Brooks Whaley, Rock Creek, So.
Whaley was a top contributor on a Rock Creek roster with a lot of upperclassmen as a sophomore. He batted .419 with 36 hits and 26 RBIs.
Garret Harmison, Riley County, Jr.
Harmison already is one of the most decorated players on the Riley County roster as a three-time Kansas Association of Baseball Coaches honoree and making the All-Mid-East League first team. He batted .518 with 31 RBIs and never struck out. Harmison also went 5-1 as a pitcher.
Tristan Kulp, Riley County, Sr.
Kulp also was a first-team All-MEL selection, and was dangerous on the basepaths in his final season for Riley County, accumulating 37 steals. Kulp had 37 hits and scored 32 runs.
Karter Carlson, Rock Creek, Sr.
Carlson had a strong senior season for the Mustangs, batting a .391 clip with 25 RBIs and 20 runs. Carlson also hit a home run in the 3A state championship game against Sabetha.
Logan Brown, Wabaunsee, Sr.
Brown was a first-team All-MEL selection for the Chargers. He batted over .400, finishing at a .463 clip with 25 hits, 15 RBIs, a homer and two triples.
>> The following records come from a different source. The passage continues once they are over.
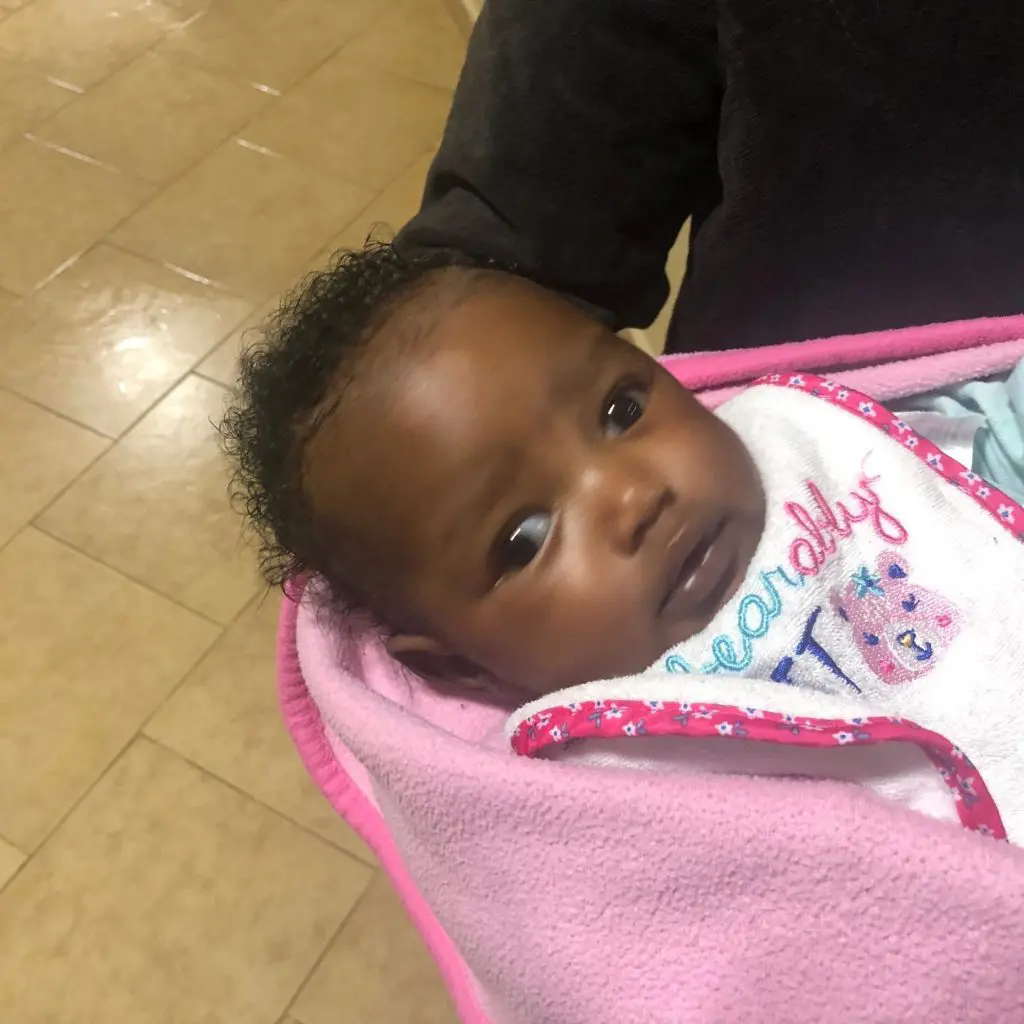 MGRC works with Neema Village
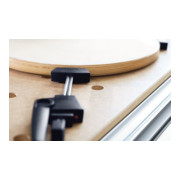 Eléments de serrage Festool MFT-SP-4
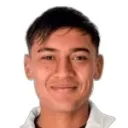 Ángel Almada — Tiền vệ, Deportivo Riestra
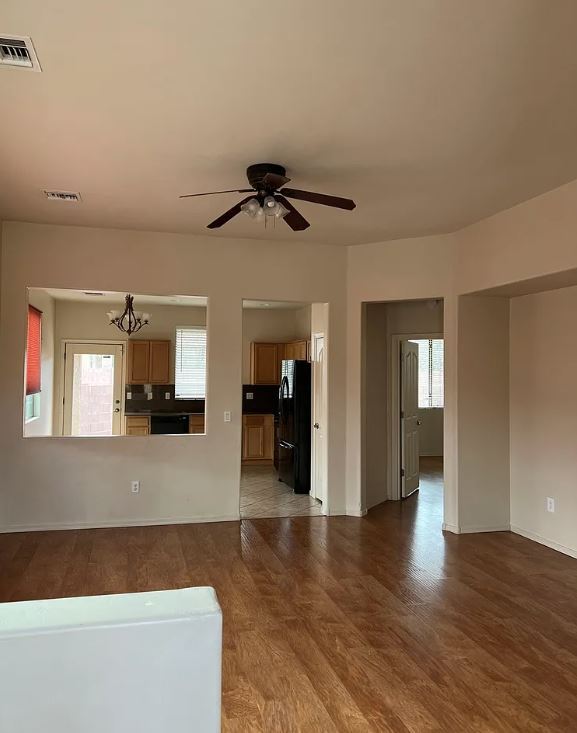 1596 W Gentle Brook Trail in Tucson, AZ - Building Photo - Building Photo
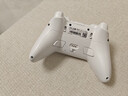 北通鲲鹏20无线游戏手柄智控双切扳机震动蓝牙手柄xbox电脑PC手机steam电视NSswitch2体感原神宝可梦ZA 实拍图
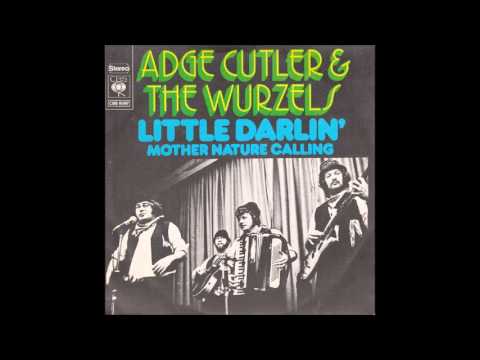 The Wurzels — Adge Cutler & The Wurzels - Little Darlin'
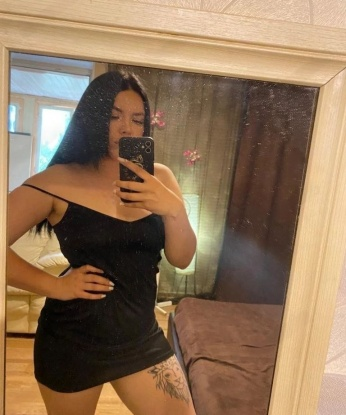 Раскрепощенная и темпераментная, я создам атмосферу незабываемых встреч. Мои услуги разнообразны: классический секс, оральный секс, анальный секс. ⚡️Я готова исполнить твои самые сокровенные фантазии и подарить тебе незабываемые моменты страсти и наслаждения. Ты можешь оценить мою красоту на фото, а мои умелые руки и нежные губы порадуют тебя в реальности. 💋 Будь уверен, после встречи со мной, ты будешь желать вернуться в Москву снова и снова, чтобы насладиться моим обаянием и сексуальностью. Мои отзывы говорят сами за себя. 💕 Не упусти шанс осуществить свои сокровенные желания, ведь у меня настоящее искусство в обращении с мужчинами. 🌟 Жду тебя в Москве, чтобы подарить незабываемый опыт и исполнить все твои сексуальные фантазии. 💦 14783, 22 года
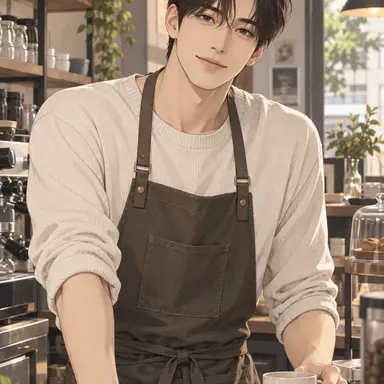 Profile image of ユン-シヒョン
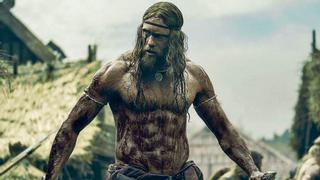 'El hombre del norte': la superproducción de vikingos maldita
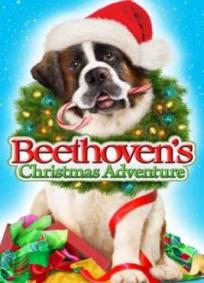 Beethoven – Aventura de Natal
Dayne Aschenbrenner, Manhattan, So.
Aschenbrenner earned second-team All-Centennial honors for the Indians in his second year at Manhattan. He had 21 hits in 60 plate appearances and also was solid on the mound, boasting a 0.96 ERA and going 2-0 in 9.1 innings pitched.
Mason Sturdy, Rock Creek, So.
Sturdy had the second-best batting average for the Mustangs, hitting .412 on the season. He had 33 hits with seven doubles, and also was a key pitcher for Rock Creek. Sturdy had a 2.01 ERA, accumulating the second-most wins (after Becker) at 7-1.
Tyce Hoover, Manhattan, Jr.; Cameron Minihan, Rock Creek, Sr.; Connor Holle, Riley County, So.; Avery Holle, Riley County, So.; Cameron Turnbull, Rock Creek, Sr.; Jackson Frank, Wabaunsee, Jr.; Nate Williams, Rock Creek, Sr.